Литмир - Электронная Библиотека

«Засеять больше полей, выпустить больше товаров, обменять их на что-то полезное у других царисс…» – пылко предлагал я, казалось бы, очевидное.

«Сделать подарок новой хозяйке?» – хмыкнула в ответ Варфоломея.

«Себе. Своей семье».

«Пусть лучше крепостные вспоминают меня добрым словом. Вдруг вскоре вернусь?»
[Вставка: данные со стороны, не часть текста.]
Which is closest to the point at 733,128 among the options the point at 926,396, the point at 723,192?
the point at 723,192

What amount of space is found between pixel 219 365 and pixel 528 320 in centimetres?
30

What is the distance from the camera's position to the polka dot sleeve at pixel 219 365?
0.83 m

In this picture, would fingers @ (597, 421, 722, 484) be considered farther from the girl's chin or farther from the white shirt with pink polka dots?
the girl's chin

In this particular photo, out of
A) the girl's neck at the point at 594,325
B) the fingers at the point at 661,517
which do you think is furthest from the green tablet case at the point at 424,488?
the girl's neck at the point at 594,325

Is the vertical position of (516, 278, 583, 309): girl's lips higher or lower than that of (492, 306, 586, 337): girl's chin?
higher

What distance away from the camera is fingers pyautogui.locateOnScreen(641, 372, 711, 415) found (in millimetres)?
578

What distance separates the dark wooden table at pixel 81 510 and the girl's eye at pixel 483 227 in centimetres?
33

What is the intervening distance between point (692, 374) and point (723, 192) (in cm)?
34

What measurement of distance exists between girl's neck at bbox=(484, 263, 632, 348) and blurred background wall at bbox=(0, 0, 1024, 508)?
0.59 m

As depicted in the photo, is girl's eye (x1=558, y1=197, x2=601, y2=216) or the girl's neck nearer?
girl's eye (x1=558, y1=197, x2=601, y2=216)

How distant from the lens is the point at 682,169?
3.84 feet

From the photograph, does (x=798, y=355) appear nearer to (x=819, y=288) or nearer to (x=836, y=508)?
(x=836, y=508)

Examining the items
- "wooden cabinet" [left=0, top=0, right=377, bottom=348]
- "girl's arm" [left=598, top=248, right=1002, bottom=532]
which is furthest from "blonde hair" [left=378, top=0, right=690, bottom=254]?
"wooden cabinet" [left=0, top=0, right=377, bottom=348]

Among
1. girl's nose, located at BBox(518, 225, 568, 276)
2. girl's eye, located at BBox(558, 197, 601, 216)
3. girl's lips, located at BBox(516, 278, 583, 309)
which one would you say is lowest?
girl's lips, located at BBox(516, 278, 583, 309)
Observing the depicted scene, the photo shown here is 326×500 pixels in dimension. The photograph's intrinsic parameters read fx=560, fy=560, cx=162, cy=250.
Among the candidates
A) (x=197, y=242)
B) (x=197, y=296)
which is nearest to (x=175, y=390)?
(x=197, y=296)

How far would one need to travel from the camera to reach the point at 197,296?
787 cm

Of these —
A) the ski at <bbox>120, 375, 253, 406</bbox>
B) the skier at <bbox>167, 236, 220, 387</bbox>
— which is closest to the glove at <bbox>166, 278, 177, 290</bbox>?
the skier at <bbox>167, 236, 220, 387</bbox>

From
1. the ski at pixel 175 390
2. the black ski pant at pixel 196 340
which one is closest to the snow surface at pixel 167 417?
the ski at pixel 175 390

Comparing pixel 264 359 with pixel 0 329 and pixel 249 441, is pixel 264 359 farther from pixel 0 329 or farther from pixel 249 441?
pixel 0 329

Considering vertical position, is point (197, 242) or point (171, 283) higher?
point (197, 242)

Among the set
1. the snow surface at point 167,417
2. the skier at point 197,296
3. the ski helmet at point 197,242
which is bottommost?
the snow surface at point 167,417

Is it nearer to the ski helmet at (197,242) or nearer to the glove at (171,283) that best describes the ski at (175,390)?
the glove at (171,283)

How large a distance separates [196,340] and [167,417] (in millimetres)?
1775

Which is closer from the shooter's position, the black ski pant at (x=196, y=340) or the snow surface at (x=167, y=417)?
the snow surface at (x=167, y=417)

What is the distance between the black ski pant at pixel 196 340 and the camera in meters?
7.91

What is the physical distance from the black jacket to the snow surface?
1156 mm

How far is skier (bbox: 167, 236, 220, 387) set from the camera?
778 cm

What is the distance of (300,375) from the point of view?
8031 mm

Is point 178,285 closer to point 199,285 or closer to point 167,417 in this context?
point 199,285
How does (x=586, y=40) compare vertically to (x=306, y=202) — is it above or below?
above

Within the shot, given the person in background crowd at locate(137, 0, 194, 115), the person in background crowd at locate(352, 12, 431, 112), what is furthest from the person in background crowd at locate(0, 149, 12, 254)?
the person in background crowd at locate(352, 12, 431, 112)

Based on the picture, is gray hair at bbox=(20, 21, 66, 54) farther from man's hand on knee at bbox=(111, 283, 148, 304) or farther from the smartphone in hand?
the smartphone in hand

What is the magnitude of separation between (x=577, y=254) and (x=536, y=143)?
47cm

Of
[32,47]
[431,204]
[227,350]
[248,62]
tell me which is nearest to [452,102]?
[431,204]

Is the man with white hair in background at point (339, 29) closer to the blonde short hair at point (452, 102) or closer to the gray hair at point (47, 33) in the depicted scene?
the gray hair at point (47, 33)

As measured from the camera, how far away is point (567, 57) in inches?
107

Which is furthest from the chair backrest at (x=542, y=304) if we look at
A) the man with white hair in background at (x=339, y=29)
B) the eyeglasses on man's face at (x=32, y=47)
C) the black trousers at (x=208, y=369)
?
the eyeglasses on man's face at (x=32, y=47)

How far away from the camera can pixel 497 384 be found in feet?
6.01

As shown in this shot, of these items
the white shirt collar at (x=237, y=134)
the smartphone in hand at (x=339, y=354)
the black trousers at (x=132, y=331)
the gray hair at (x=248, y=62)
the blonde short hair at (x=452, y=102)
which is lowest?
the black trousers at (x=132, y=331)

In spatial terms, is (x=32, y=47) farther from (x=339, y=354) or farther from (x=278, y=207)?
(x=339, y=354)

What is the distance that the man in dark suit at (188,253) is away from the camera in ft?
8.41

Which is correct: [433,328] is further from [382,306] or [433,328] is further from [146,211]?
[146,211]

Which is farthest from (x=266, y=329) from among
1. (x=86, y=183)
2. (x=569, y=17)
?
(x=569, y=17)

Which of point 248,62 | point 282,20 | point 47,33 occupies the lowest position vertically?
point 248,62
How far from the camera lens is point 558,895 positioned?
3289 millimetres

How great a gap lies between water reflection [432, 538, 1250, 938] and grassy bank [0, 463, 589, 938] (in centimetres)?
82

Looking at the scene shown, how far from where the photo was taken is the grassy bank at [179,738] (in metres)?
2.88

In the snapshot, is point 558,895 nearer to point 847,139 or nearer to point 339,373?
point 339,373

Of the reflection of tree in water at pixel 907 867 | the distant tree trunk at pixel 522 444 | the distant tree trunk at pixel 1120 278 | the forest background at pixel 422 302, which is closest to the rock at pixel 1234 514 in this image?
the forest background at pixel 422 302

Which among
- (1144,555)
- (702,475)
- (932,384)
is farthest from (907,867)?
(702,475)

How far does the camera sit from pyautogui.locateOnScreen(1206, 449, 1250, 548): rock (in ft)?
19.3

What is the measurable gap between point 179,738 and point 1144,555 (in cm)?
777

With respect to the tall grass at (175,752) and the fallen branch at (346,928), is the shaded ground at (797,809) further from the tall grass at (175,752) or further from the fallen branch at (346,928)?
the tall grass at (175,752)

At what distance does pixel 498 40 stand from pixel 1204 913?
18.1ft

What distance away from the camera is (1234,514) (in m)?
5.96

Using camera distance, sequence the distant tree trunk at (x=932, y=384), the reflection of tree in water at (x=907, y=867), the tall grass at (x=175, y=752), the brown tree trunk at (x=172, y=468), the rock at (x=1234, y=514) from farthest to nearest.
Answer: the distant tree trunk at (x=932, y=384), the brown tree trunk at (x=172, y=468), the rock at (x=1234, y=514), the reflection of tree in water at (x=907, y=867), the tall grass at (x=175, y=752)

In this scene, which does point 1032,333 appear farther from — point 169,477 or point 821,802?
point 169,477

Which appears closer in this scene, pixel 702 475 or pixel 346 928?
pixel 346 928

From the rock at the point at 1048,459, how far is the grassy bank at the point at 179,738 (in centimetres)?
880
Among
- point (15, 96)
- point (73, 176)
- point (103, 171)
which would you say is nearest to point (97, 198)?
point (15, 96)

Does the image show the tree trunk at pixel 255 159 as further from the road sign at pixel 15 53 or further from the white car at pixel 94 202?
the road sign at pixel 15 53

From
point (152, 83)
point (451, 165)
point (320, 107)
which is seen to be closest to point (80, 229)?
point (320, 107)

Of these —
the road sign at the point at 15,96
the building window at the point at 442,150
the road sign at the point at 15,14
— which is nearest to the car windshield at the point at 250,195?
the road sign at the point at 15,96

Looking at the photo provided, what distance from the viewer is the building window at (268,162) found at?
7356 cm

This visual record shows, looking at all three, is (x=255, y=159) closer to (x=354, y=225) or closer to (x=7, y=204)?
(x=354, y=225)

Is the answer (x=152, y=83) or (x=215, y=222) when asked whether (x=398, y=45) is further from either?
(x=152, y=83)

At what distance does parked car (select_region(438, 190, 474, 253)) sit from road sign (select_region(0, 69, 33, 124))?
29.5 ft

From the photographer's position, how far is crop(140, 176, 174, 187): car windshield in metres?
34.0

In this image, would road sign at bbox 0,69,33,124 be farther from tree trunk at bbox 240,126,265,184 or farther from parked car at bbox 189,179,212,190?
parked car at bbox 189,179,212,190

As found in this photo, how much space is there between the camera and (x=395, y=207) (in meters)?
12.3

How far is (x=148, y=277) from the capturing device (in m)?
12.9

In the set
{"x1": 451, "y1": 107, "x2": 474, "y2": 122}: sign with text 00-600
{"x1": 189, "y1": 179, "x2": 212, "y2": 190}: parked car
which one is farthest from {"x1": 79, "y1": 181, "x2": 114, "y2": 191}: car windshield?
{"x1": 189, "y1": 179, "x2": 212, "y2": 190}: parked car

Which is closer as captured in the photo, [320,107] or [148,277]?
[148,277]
А Зарина по ее просьбе дополнила:

«Каждый год великие семьи прибывают в крепость, привозят оброк и бьются за вотчины. Добывшие лучшую вотчину и потерявшие старую домой уже не возвращаются».

«А вещи?..» – поинтересовался я.

«Только то, что с собой. Много вещей – позор для семьи. Главные вещи в жизни – не вещи».

Тогда я понял, почему владелицы никак не усиливают башню, не копят лишнего, не утруждаются строительством или обустройством. Чтобы не досталось соперницам. А я-то думал вначале: какие молодцы, у них везде минимализм, экономия, забота о народе… Нет, лень, соперничество и эгоизм!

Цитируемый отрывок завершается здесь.